Vig (short for "vigorish," also called juice, hold, margin, or overround) is the implicit commission baked into sportsbook odds. When a book lists Lakers -110 / Celtics -110, those prices imply a combined probability of about 105% — the extra 5% is the book's margin.
The book doesn't take a separate fee; the margin is hidden in the prices themselves. You only see it by adding up the implied probabilities of every outcome in a market: if they sum to more than 100%, the difference is vig.
Vig varies by market type. Game lines (moneyline, spread, total) usually carry 4-5% vig because of the high volume and tight competition between books. Player props can be 8-12%. Outright futures (championship winner, MVP) often run 15-25% because the field is wide and the book takes on more risk.
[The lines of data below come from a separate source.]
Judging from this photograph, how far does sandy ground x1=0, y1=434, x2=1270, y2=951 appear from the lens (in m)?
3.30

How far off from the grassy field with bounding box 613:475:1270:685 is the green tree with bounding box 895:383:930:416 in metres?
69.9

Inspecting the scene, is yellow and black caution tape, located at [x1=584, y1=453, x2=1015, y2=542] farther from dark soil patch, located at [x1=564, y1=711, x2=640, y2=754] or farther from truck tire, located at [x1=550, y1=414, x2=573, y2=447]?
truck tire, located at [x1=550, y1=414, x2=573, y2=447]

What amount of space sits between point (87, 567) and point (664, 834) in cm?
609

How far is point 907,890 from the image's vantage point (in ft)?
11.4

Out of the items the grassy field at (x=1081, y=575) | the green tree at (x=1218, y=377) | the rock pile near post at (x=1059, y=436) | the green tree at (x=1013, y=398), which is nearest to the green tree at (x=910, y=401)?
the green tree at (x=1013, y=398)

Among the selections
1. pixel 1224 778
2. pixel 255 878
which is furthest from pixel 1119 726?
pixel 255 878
Why this matters: any sportsbook price you compare against another reference (Kalshi, another book, your own model) must be de-vigged first, otherwise you're comparing apples to oranges. The book's vig is not a probability — it's a fee.
DraftKings lists Lakers -110, Celtics -110. Raw implied: 0.524 + 0.524 = 1.048. The 4.8% over 100% is the vig. After de-vigging both back to a fair 50/50, you're comparing a true 50% probability to Kalshi.